:: REQUIREMENT ::
Recast the data, everything from the line containing "this 670×310 image." down to the line containing "rusty metal roof [286, 251, 328, 270]", as a two-column CSV headed text and answer. Give one row per text with its answer, each in a single quoted field with line breaks turned into spaces.

:: EXERCISE INPUTS ::
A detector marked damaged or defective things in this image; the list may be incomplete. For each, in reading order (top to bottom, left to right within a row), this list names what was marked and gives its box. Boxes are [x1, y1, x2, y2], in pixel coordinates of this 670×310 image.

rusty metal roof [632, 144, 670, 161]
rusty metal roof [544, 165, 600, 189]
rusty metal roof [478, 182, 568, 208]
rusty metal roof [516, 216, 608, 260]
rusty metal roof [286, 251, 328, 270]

---

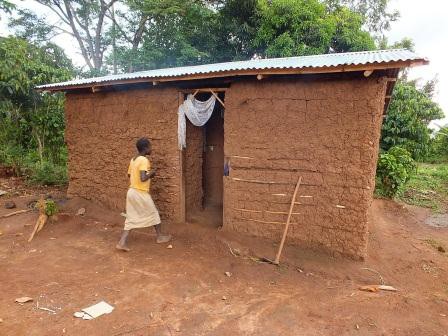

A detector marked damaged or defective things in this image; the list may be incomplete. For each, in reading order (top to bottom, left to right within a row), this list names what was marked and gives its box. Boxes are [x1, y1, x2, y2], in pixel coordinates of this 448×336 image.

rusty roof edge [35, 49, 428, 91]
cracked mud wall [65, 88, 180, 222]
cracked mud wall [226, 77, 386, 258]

:: COMPLETE ANSWER ::
text,answer
"A detector marked damaged or defective things in this image; the list may be incomplete. For each, in reading order (top to bottom, left to right within a row), this list names what was marked and gives its box. Boxes are [x1, y1, x2, y2], in pixel coordinates of this 670×310 image.","rusty metal roof [632, 144, 670, 161] rusty metal roof [544, 165, 600, 189] rusty metal roof [478, 182, 568, 208] rusty metal roof [516, 216, 608, 260] rusty metal roof [286, 251, 328, 270]"